**DIRECTIONS:** Exactly as given, write out the lines from the one containing "the wooden privacy fence at point 358,295 and" through the end of the listing, with both ends included and nothing else.

**TASK INPUTS:**
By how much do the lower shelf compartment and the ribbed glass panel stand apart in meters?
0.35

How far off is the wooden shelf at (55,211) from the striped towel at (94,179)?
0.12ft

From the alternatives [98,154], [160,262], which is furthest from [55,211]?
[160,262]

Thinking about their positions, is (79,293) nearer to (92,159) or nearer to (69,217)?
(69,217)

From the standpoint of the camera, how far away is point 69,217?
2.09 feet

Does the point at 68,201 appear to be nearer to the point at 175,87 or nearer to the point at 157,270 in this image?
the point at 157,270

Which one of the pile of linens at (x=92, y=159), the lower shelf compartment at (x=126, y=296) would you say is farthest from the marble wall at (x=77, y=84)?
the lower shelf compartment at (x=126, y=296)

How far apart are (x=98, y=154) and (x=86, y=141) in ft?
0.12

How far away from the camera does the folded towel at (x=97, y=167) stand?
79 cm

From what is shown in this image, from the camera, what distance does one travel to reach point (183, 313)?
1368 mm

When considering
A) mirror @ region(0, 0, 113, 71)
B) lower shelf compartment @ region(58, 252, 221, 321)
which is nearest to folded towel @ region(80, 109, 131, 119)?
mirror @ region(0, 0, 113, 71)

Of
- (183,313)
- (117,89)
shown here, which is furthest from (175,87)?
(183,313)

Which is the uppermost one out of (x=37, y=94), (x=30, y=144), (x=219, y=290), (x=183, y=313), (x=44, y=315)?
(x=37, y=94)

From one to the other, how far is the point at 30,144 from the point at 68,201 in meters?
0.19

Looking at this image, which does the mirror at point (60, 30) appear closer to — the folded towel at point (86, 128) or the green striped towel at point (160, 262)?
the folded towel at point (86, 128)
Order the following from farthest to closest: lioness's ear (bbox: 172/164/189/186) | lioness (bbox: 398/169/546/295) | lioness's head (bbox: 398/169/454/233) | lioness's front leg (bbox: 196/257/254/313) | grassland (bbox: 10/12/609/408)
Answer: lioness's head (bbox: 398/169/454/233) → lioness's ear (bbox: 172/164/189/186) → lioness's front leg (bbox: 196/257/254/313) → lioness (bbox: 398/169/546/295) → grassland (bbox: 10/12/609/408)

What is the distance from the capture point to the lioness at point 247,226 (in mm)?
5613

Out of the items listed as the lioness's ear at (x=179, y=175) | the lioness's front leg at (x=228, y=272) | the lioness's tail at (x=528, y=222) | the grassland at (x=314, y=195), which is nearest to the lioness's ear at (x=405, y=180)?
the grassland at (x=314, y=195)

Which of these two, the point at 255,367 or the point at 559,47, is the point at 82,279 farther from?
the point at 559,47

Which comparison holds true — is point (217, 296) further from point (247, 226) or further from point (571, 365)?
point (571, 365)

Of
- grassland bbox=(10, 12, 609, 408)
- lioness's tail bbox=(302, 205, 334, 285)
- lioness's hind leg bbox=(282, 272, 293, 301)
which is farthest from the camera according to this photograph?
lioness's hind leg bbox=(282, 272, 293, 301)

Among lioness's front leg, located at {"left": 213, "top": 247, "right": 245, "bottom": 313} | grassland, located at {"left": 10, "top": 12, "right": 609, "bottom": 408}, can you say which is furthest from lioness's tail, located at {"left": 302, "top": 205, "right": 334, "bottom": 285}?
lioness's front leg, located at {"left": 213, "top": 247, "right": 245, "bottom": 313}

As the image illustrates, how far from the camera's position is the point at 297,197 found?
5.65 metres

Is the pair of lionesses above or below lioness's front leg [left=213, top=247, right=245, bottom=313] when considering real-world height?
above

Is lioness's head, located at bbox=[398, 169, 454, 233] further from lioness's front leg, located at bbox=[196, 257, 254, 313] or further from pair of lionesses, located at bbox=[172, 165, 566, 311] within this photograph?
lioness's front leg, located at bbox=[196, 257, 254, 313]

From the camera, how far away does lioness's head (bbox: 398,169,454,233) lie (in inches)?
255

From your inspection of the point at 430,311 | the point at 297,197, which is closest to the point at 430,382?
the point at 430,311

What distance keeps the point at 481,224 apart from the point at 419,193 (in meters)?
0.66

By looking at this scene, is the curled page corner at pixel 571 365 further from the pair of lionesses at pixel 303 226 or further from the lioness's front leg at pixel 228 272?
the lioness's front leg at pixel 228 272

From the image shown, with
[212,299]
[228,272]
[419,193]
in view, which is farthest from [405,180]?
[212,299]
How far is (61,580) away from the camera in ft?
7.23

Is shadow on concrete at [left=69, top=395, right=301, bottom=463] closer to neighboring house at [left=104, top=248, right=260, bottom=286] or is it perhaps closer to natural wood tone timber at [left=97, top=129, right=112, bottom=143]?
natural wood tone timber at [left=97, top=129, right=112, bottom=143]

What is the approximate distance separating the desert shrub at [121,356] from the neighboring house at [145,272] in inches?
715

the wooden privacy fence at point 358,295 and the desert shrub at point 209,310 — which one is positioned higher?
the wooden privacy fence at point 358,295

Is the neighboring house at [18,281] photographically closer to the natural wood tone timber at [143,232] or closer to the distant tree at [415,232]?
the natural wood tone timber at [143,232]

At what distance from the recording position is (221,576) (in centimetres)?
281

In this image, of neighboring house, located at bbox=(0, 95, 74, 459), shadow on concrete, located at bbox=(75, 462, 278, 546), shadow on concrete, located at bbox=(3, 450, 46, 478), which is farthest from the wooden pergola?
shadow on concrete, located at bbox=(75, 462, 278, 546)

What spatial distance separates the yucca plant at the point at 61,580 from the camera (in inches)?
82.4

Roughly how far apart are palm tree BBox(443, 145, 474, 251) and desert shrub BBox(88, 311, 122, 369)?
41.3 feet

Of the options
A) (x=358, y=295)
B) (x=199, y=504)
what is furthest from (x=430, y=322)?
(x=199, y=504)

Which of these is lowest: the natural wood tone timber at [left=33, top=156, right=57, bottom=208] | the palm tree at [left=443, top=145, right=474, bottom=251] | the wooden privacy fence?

**ANSWER IN FULL:**
the wooden privacy fence at point 358,295 and the desert shrub at point 209,310 — which one is positioned higher?
the wooden privacy fence at point 358,295

Is the neighboring house at [18,281] photographically closer to the natural wood tone timber at [143,232] or closer to the distant tree at [415,232]?
the natural wood tone timber at [143,232]

At what distance from the recording position is (221,576) (in centimetres)?
281

In this image, of neighboring house, located at bbox=(0, 95, 74, 459), shadow on concrete, located at bbox=(75, 462, 278, 546), shadow on concrete, located at bbox=(3, 450, 46, 478), which is farthest from the wooden pergola?
shadow on concrete, located at bbox=(75, 462, 278, 546)

What spatial distance separates the yucca plant at the point at 61,580 from the camera (in inches)?
82.4

Roughly how far apart are palm tree BBox(443, 145, 474, 251) and desert shrub BBox(88, 311, 122, 369)?
41.3 feet

Of the options
A) (x=358, y=295)
B) (x=199, y=504)
what is furthest from (x=430, y=322)?
(x=199, y=504)

Which of these is lowest: the natural wood tone timber at [left=33, top=156, right=57, bottom=208] | the palm tree at [left=443, top=145, right=474, bottom=251] | the wooden privacy fence?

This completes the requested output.